─── Texte source
L’établissement de santé avait tout d’abord prononcé sa radiation des cadres sur le fondement de l’article 5 de la loi n° 83-634 du 13 juillet 1983 portant droits et obligations des fonctionnaires alors applicables, qui prévoyait que « nul ne peut avoir la qualité de fonctionnaire si les mentions portées au bulletin n° 2 de son casier judiciaire sont incompatibles avec l’exercice des fonctions ». La radiation prononcée sur ce fondement avait toutefois été annulée par le tribunal administratif de Lille, sur le fondement de la jurisprudence du Conseil d’Etat qui avait estimé ce type de radiation illégal, et imposait aux employeurs publics dont les agents avaient été condamnés de conduire une procédure disciplinaire pour ces faits, laquelle ne pouvait aboutir à une radiation des cadres que si une révocation ou une mise à la retraite d’office était prononcée (CE, 5 décembre 2016, n° 380763).

L’établissement avait, à la suite de ce jugement, repris une nouvelle décision de radiation à l’encontre du même agent, dont la date d’effet était fixée au même jour que la précédente – et était donc rétroactive – sans procédure disciplinaire, cette fois sur le fondement de l’article 24 de la loi du 13 juillet 1983, qui prévoyait que « la cessation définitive de fonction qui entraîne la radiation des cadres et la perte de qualité de fonctionnaire résulte […] de l’interdiction de justice d’exercice un emploi public ». C’est la décision dont la Cour administrative d’appel de Douai vient de confirmer la légalité.

Elle confirme ainsi l’automaticité des conséquences que l’administration doit tirer d’une telle interdiction prononcée par la juridiction pénale et en précise toute la portée. L’administration se trouve en situation de compétence liée pour prononcer la radiation des cadres. A l’instar de l’ensemble des mesures de radiation des cadres, il s’agit en réalité d’une mesure purement administrative qui tire les conséquences d’une situation de fin d’emploi préexistante (sanction, abandon de poste, licenciement). Pour cette raison, elle peut intervenir rétroactivement, à la date à laquelle l’interdiction pénale prend effet, c’est-à-dire à la date à compter de laquelle le fonctionnaire ne peut plus exercer sa profession. Cet état de droit n’est en outre aucunement impacté par le caractère temporaire de l’interdiction professionnelle : les conséquences qu’il appartient à l’administration d’en tirer sont les mêmes.
──────
─── Données disponibles
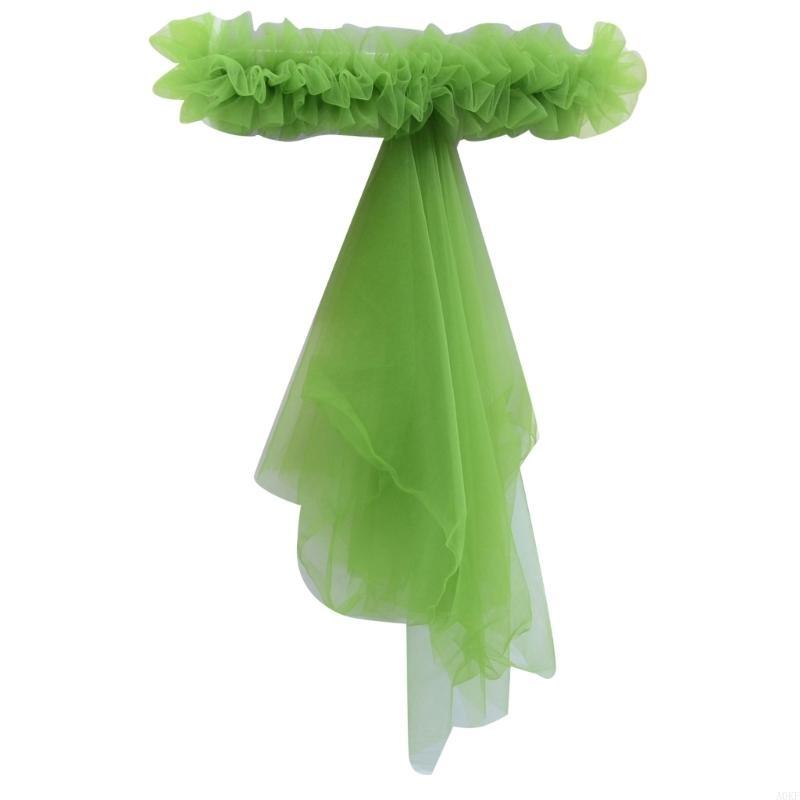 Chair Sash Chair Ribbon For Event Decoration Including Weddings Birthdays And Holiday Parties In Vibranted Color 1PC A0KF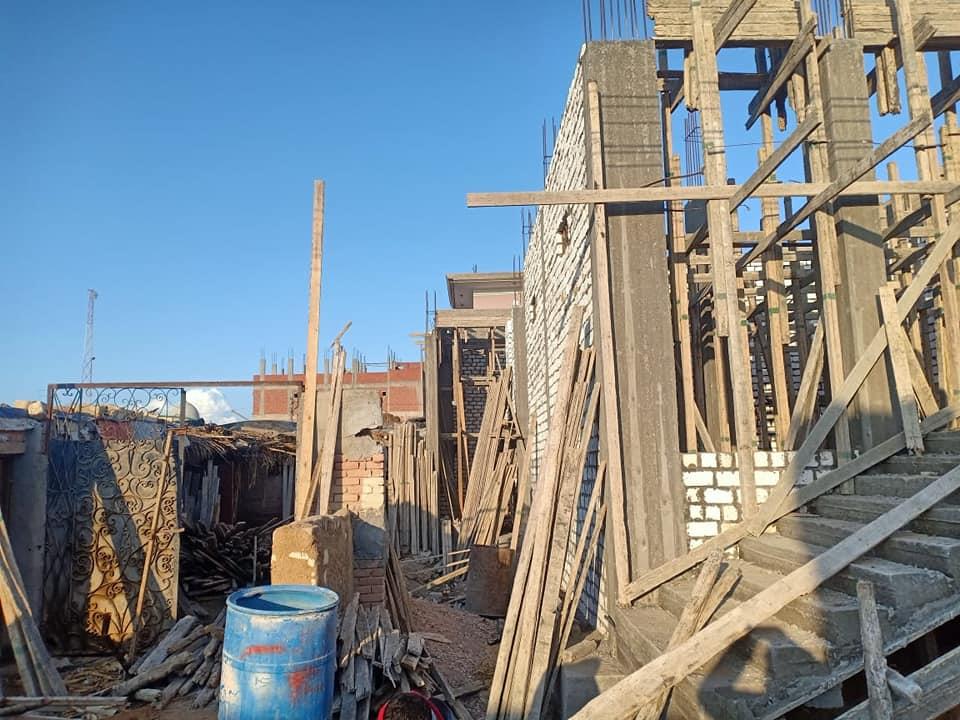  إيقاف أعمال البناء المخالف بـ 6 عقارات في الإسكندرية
──────
▶ _Vos consignes_
**A.** D'après le texte sur la radiation des cadres, quelle juridiction vient de confirmer la légalité de la seconde décision de radiation ?
**B.** Poursuivez le texte sur la radiation des cadres à la suite de sa dernière phrase.
Le matériel présenté n'a aucun lien avec le texte sur la radiation des cadres.

▶ _Réponses proposées_
**A.** La Cour administrative d'appel de Douai.

**B.**
La décision n’épuise certes pas totalement le débat en ce qui concerne cette situation. En l’occurrence, l’agent appartenait à un corps et grade dont l’ensemble des fonctions possibles lui étaient interdites, puisque c’est la profession infirmier dans son entièreté qui lui était interdite. Or aucune obligation de reclassement dans un autre corps ne s’impose à l’administration dans ces hypothèses.

Il pourrait en aller différemment pour les fonctionnaires appartenant à un corps qui autoriserait l’exercice de missions plus variées, dont des fonctions dont l’exercice ne lui aurait pas été interdit par l’interdiction pénale. Dans ce cas, l’administration serait-elle tenue de changer l’affectation de son agent, en procédant à une sorte d’aménagement de poste imposé non pas une contrainte physique mais par une interdiction pénale ? Qu’en serait-il en l’absence de tels postes dans la collectivité ? Faudrait-il justifier alors de cette absence, voire prévoir, chose curieuse pour une décision prise en compétence liée, de la motiver sur ce point ? Ces questions restent posées et la prudence sera recommandée dans ces cas.